By Sramana Mitra and guest authors Shaloo Shalini and Bhavana Sharma
SM: I believe that charge-back is interesting because it is helpful to the business; do you believe in that as well?
DH: I think that charge-back is helpful. Anything that can put cost data back to business to help us understand what it costs to do business is good. It is not just to keep IT budgets low. With charge back, business leaders understand the true cost of doing business – that’s what is really important.
SM: Let me bring in security into the discussion – what are the prime focus areas for you with respect to cloud security? In general, do you believe that the threats remain the same irrespective of whether it is a captive data center or infrastructure in the cloud? Is end-to-end security a must for you as you move forward into the cloud?
DH: Well, my take on it is that security issues are still the same. Most people have their e-mail available on the internet whether it is outsourced or insourced. We do poke security holes in the firewall to allow people into our network. Say for our enterprise resource planning (ERP) – somebody may require virtual private network (VPN) to get into SAP, or they may not. In the case of our ERP, I can access it from the Internet. But the good news is that our ERP provider survives whether it can securely provide the access to the Internet. So, it is in their best business interest to be really good at it. And I think that is true for anybody who wants to be in the cloud. They have to understand what their security needs are and to be an expert on security. Otherwise they will simply be out of business. If you are going with a brand-new vendor, you may have that issue, but if someone has survived is in this business of the cloud for one, two, or three years and they can provide solutions based on cloud models, then they probably have already learned how to provide security. That’s what my main issue is – I don’t have the resources to provide that kind of capability of security experts internally, so I have gone to vendors to provide that and address security requirements.

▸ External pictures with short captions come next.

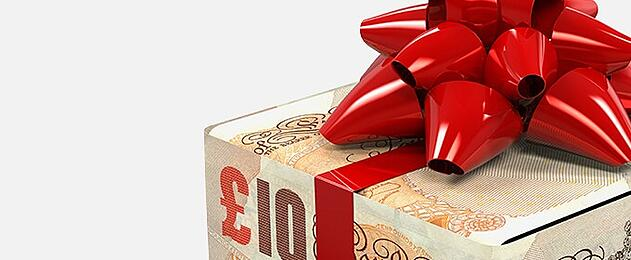 money shaped into a box with a red ribbon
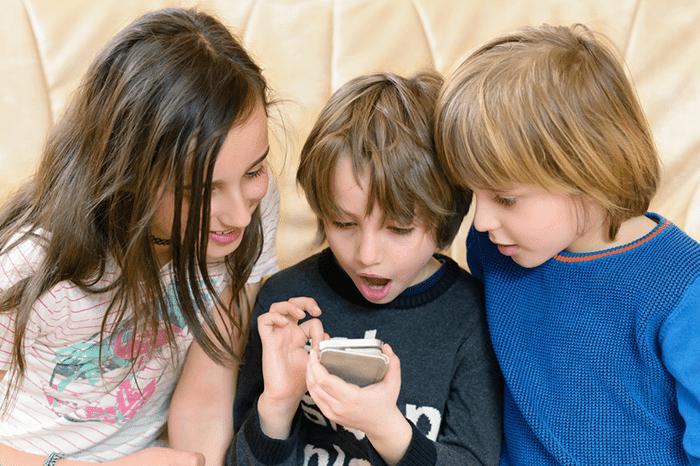 Дети смотрят что-то на смартфоне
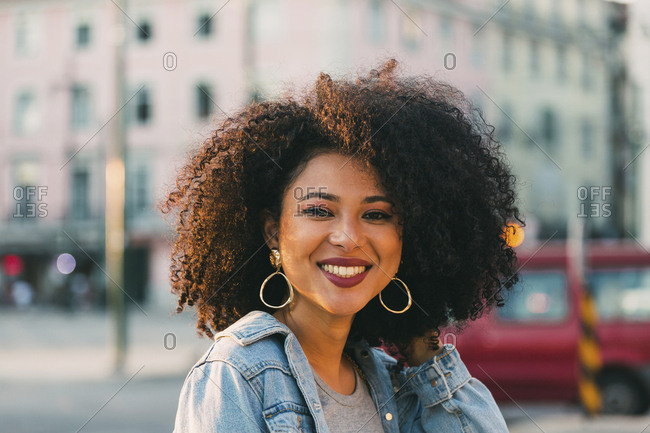 Portrait smiling, confident young woman on urban street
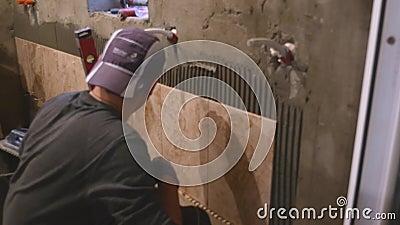 Мужской работник проверяя стену с уровнем на новой квартире сток-видео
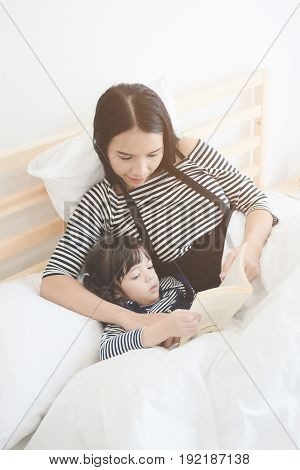 Happy loving family young asian mother reading a bed time story book to her daughter in bedroom.Photo design for family children and happy people concept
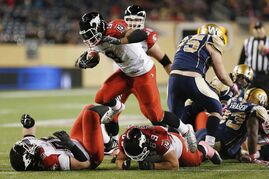 Calgary Stampeders' Jon Cornish (9) runs for yards against the Winnipeg Blue Bombers during the second half of CFL action in Winnipeg Saturday, October 18, 2014.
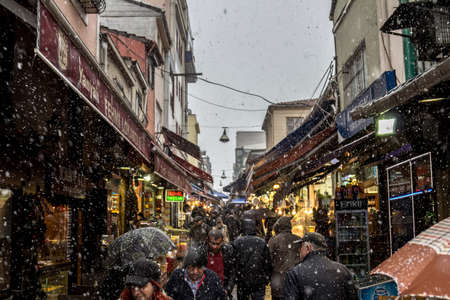 ISTANBUL, TURKEY - DECEMBER 30, 2015: Main street of Kadikoy market, on the Asian side of the city, with restaurants around, crowded, during a snow storm in winter.
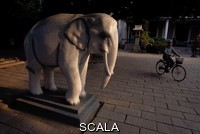 ******** An elephant statue adorns the well kept square near a temple. Southeast Asia.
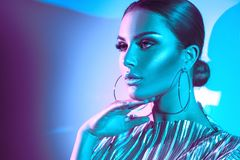 Fashion model brunette woman in colorful bright neon lights. Beautiful girl, trendy glowing makeup, metallic silver lips royalty free stock images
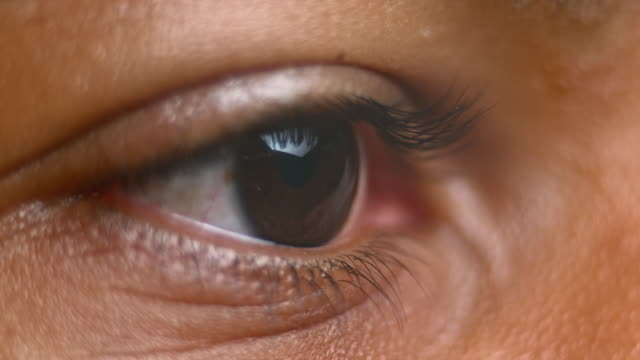 ecu brown eye opening - human eye stock videos & royalty-free footage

SM: You have vendors to provide the security that you need.
SM: But from the point of view of threats, those are cause of worry because touch points have increased now. We are adding new access points. If you look at the past three months, there is an iPad phenomenon going on, so the number of ways by which people are accessing your systems has gone up and that poses real security challenges, right?
DH: Oh, yes. Which is why it is even more important that the end point and the systems access security is good because you have to assume as a good cloud provider that the other end point is totally unsecured and could be malicious. If you make this assumption and build your security on board, you will be in pretty good shape. But you are right, with a myriad of new technology available for access, we have had to lock down our network. We don’t allow foreign devices on our network because we don’t have the capability to provide that kind of system-level security internally. So we just say if you technically have a media access control (MAC) address that we don’t register, you cannot have access to our network. So if somebody brings an iPad or some device or new PC and plugs it into our network, it will not work. That is how we try to do it internally. You can’t do that in the cloud model because you expect them to come from anywhere. We have dealt with that in a simple way internally because there shouldn’t be anything on the network we don’t know about, but on the Internet everything on the network you don’t know about.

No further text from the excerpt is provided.